TOP ABSTRACT INTRODUCTION MATERIAL AND METHODS RESULTS DISCUSSION NOTE ADDED IN PROOF REFERENCES

 

Animals.
Swallow-tailed hummingbirds (E. macroura) were captured in Ribeirão Preto, SP, Brazil, and brought to our laboratory under license no. 120/99-DIFAS from the Instituto Brasileiro do Meio Ambiente e dos Recursos Naturais Renovaveis. This is a tropical nonmigratory species of hummingbird typical of the Brazilian southeast. Birds were kept in individual flight cages (dimensions: 2 m high x 2 m deep x 1 m wide), at 24°C, under a 12:12-h light-dark photoperiod-controlled regimen, and were fed with a 20% sucrose solution ad libitum and Drosophila. In the experiments where torpor was induced, birds were studied within a week of their capture. Birds were killed by decapitation, and the pectoral muscle, heart, brain, liver, kidney, and lung were immediately excised, frozen in liquid nitrogen, and stored at -80°C.

Amplification of the HmUCP cDNA.
Total RNA was isolated from hummingbird pectoral muscle using RNA Stat 60 (Tel-Test, Friendswood, TX) as described (11). Reverse transcription was started with an oligo(dT) primer using SuperScript (Life Technologies, Palo Alto, CA). The RT-PCR was performed using the primers A and B designed by comparison of the nucleotide sequence of the UCPs’ highly conserved domains (primer A, sense, 5' CCGCTGGACACCGCCAAAG 3'; primer B, antisense, 5' ATCGGGTCTTTACCACATCCAC 3'). PCR cycles were as follows: 95°C for 5 min; 95°C for 45 s, 63°C for 1 min 30 s, 72°C for 2 min, 35 cycles. The product was purified, cloned into pGEM-T Easy plasmid (Promega, Madison, WI), and sequenced. On the basis of the obtained sequence information, sense (primer C), and antisense (primer D) primers were designed and used to clone more 3' and 5' sequences using rapid amplification of cDNA ends (RACE) PCR performed by the Marathon cDNA amplification kit and Advantage 2 Polymerase from Clontech Laboratories (Palo Alto, CA), following the instructions of the manufacturer. Briefly, first- and second-strand cDNA synthesis were followed by the Marathon adaptor ligation. RACE reactions were performed using an adaptor primer for the Marathon adaptor and with the C or D HmUCP-specific primers for the 3' or 5' RACE, respectively (primer C, sense, 5' GCTGCAGCGCCAGATGAGCTTGG 3'; primer D, antisense, 5' GTGGTGCAGCCCGCGAGTAACG 3'). For the 5' end, PCR cycles were as follows: 94°C for 30 s; 98°C for 30 s, 60°C for 1 min, 68°C for 2 min 30 s; 34 cycles, 68°C for 10 min. For the 3' end, PCR cycles were as follows: 94°C for 4 min; 94°C for 45 s, 65°C for 1 min, 72°C for 2 min, 34 cycles, 72°C for 10 min. The obtained fragments were purified, cloned into pGEM-T Easy, and sequenced.
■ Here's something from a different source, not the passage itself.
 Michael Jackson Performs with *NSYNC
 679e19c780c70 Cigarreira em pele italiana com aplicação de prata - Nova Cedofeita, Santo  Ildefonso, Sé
Assembling of the HmUCP coding region: epitope tagging.
HmUCP coding region was assembled by RT-PCR, as follows. The hummingbird cDNA used for the RACE was amplified by TaKaRaTaq Polymerase (PanVera, Madison, WI) using the primers E and F. Primer E introduced a HindIII and EcoRI site 5' to the start codon, while primer F introduced a NotI site 3' to the stop codon (non-HmUCP-specific tails are shown in lower case; primer E, sense, 5' aagcttgaattcATGGTGGCTCTGAAATCC 3'; primer F, antisense, 5' gcggccgcTCAGGATAGGGCCAGGA 3'). PCR cycles were as follows: 94°C for 4 min; 94°C for 45 s, 63°C for 1 min, 72°C for 1 min 30 s, 34 cycles, 72°C for 10 min. The product was subcloned into pGEM-T Easy (5' at T7) and sequenced (HmUCPcd-1). The amino terminus of the HmUCP was fused to the human influenza virus hemagglutinin epitope (12CA5) in a pYES2 yeast expression vector (Invitrogen, Carlsbad, CA). The HmUCPcd-1 was cut by EcoRI and SpeI, and the fragment was inserted between the EcoRI and XbaI sites of the 12CA5-pYES2 fusion vector, which contained the sequence coding for the epitope (MYPYDVPDYA) between the HindIII and EcoRI sites [Zhang et al., in 1999 (49)]. The resulting construct (HmUCPcd-2) was mapped by HindIII-NotI and EcoRI-NotI digestion. The rat UCP1 construct was prepared as previously described (49).

Sequencing and sequence analyses.
All sequencing was performed with automated sequencing (ABI PRISM dGTP BigDye Terminator Ready Reaction Kit and BigDye Terminator Ready Reaction kit; Perkin-Elmer, Foster City, CA). Sequences were analyzed by Sequence Analysis Software Package of the Genetics Computer Group (University Research Park, Madison, WI).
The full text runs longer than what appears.